| |||||||||||||||||||||||||||||||||||||||||||||||||||||||||||||||||
Submitted on September 29, 2008
Accepted on December 29, 2008
From the Twin Research & Genetic Epidemiology Unit (F.M.K.W., B.K., M.F., G.S., T.D.S.), King's College London, St Thomas' Hospital, UK; the Division of Cardiovascular and Diabetes Research (A.M.C., P.J.G.), Leeds University, UK; the Institute of Regional Health Services Research (K.O.K.), University of Southern Denmark, Odense; The Danish Twin Registry, Epidemiology (L.B., K.O.K.), Institute of Public Health, University of Southern Denmark, Odense; the Finnish Genome Centre (A.P.), University of Helsinki, Finland; and Genomic Medicine, Faculty of Medicine (M.F.), Imperial College London, UK.
* To whom correspondence should be addressed. E-mail: frances.williams{at}kcl.ac.uk.

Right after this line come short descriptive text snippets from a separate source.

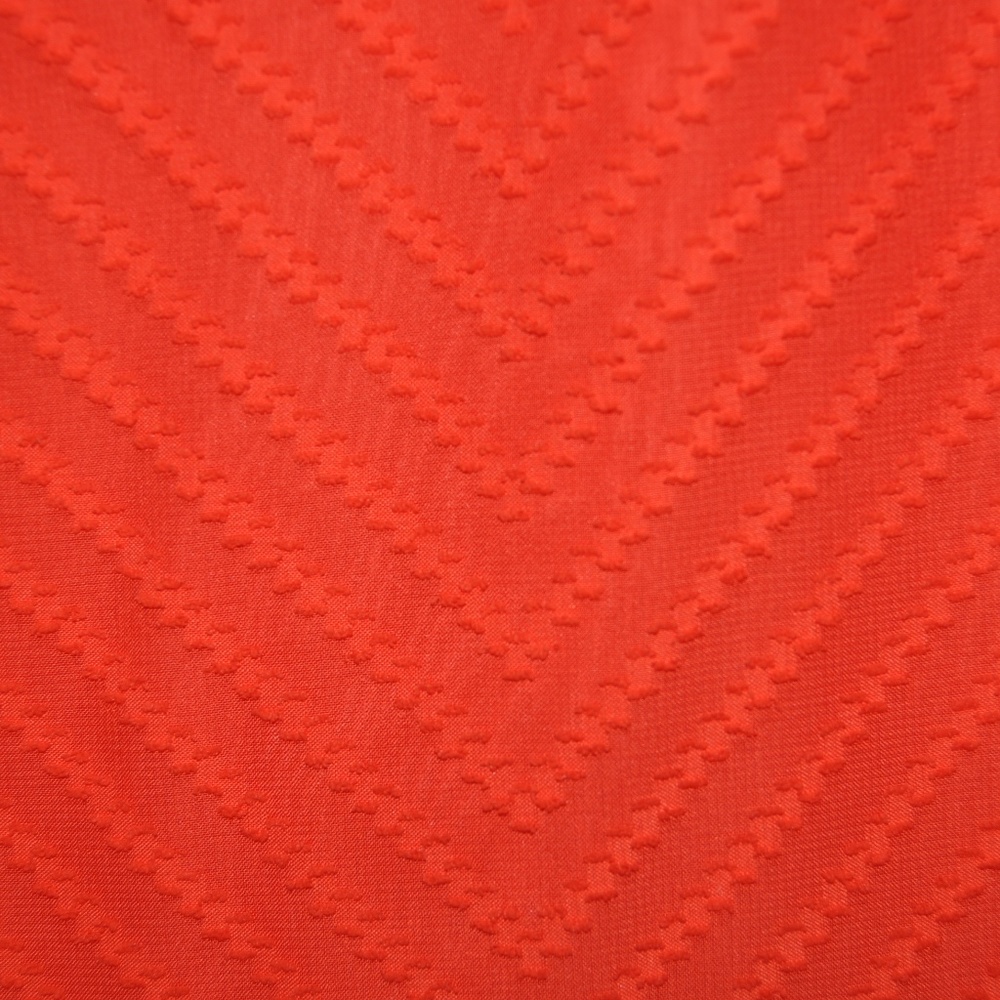 NEW A New Day Tomato Textured Chevron Dress [D2] - Picture 5 of 8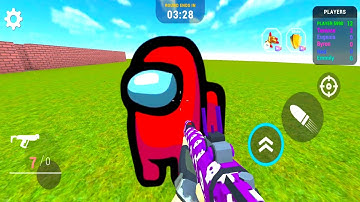 Nextbots In Backrooms: Shooter _ Android GamePlay #1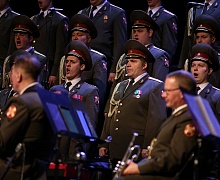 Концерт Академического ансамбля песни и пляски войск национальной гвардии Российской Федерации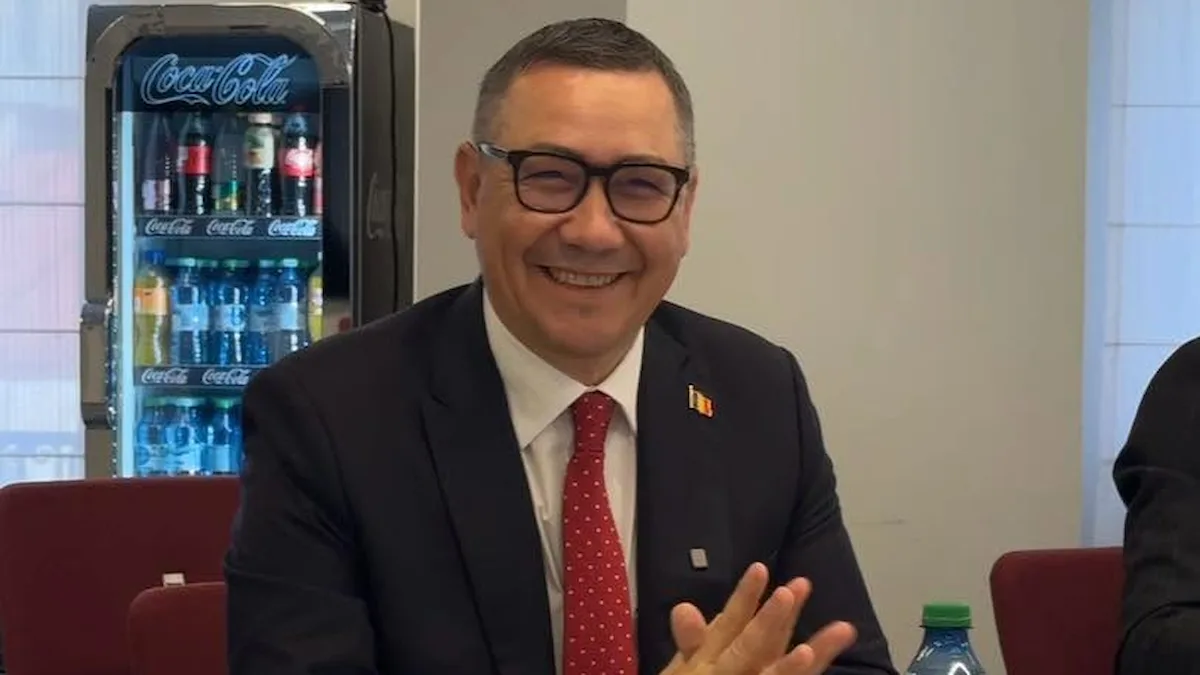 Ponta spune că nu știe nimic despre reclamele pro-Vučić legate de firma fostului său responsabil IT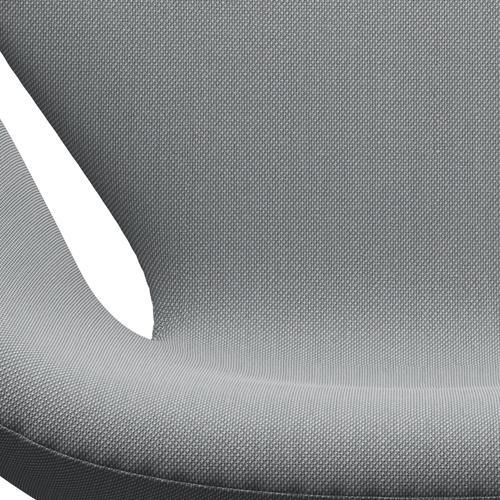 Fritz Hansen Swan Lounge Chair, Silver Grey/Steelcut Trio Beige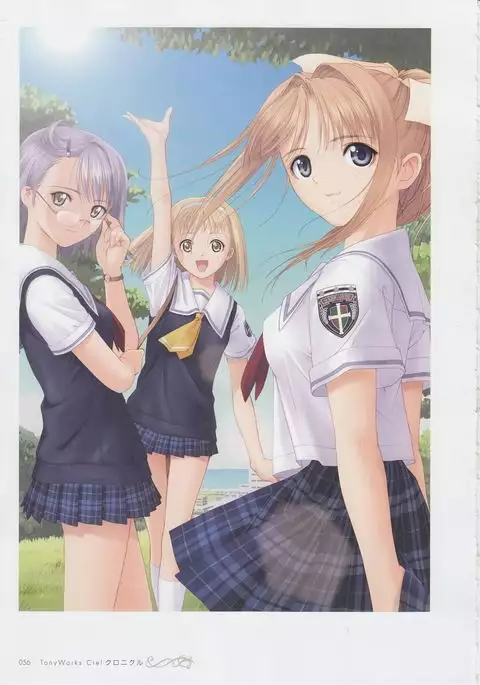 Tony Works Ciel Chronicle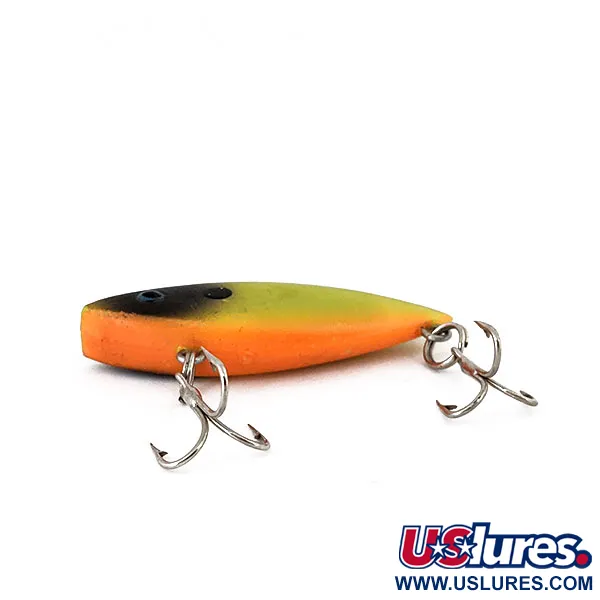 Vintage Bill Lewis Rat-L-Trap RT 09 UV, 3/16oz RT 09 CHARTREUSE / BLACK BACK fishing lure #14352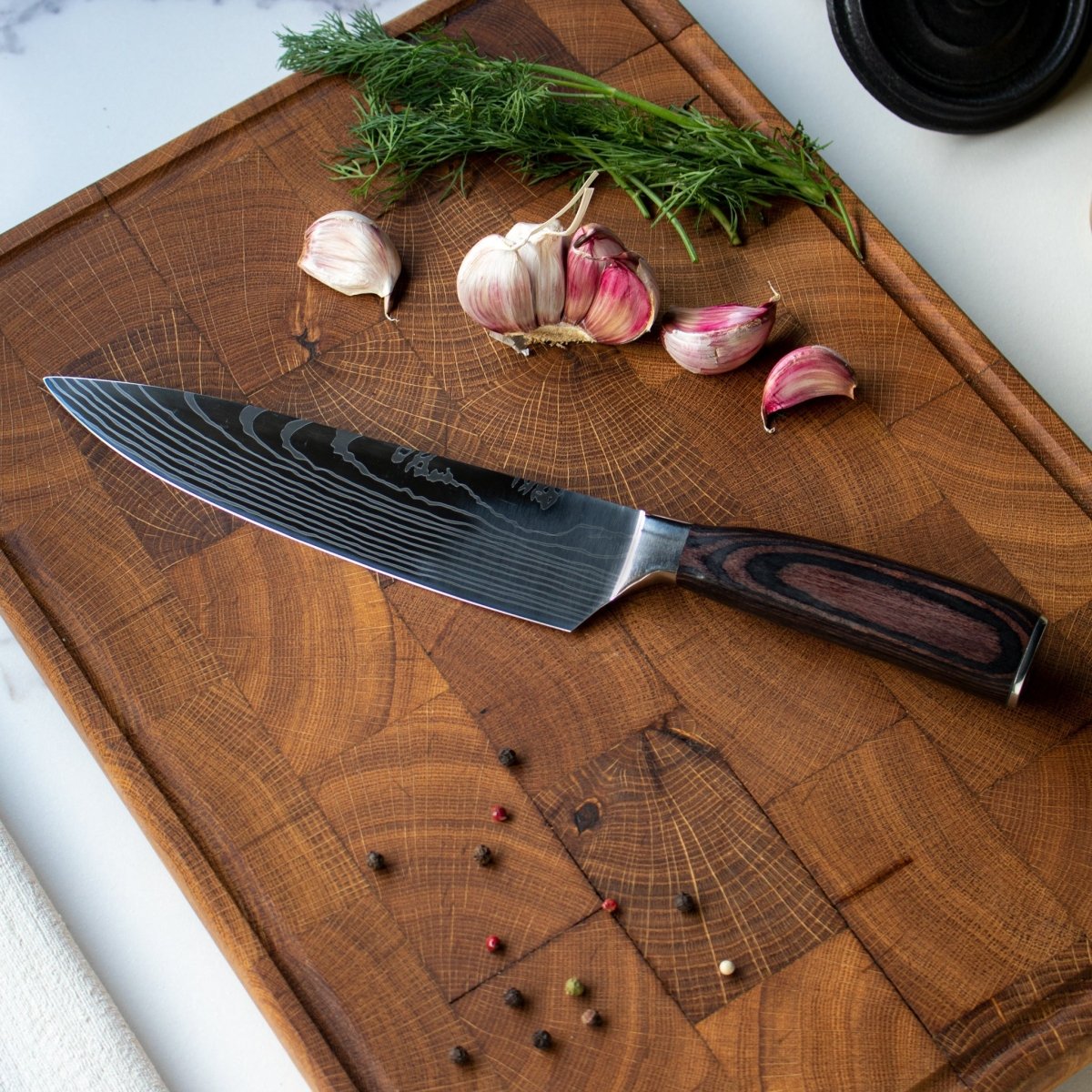 Japanese Chef's Knife – 8.1 inch (20.5 cm) Precision Blade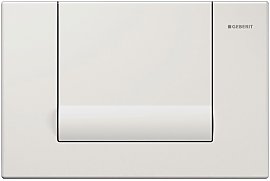 Przycisk Geberit Tango 115.760.11.1 bia�y-alpin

Objectives—Fibrin makes up the structural basis of an occlusive arterial thrombus, and variability in fibrin phenotype relates to cardiovascular risk. The aims of the current study from the EU consortium EuroCLOT were to (1) determine the heritability of fibrin phenotypes and (2) identify QTLs associated with fibrin phenotypes.
Methods and Results—447 dizygotic (DZ) and 460 monozygotic (MZ) pairs of healthy UK white female twins and 199 DZ twin pairs from Denmark were studied. D-dimer, an indicator of fibrin turnover, was measured by ELISA and measures of clot formation, morphology, and lysis were determined by turbidimetric assays. Heritability estimates and genome-wide linkage analysis were performed. Estimates of heritability for d-dimer and turbidometric variables were in the range 17% to 46%, with highest levels for maximal absorbance which provides an estimate of clot density. Genome-wide linkage analysis revealed 6 significant regions with LOD >3 on 5 chromosomes (5, 6, 9, 16, and 17).
Conclusions—The results indicate a significant genetic contribution to variability in fibrin phenotypes and highlight regions in the human genome which warrant further investigation in relation to ischemic cardiovascular disorders and their therapy.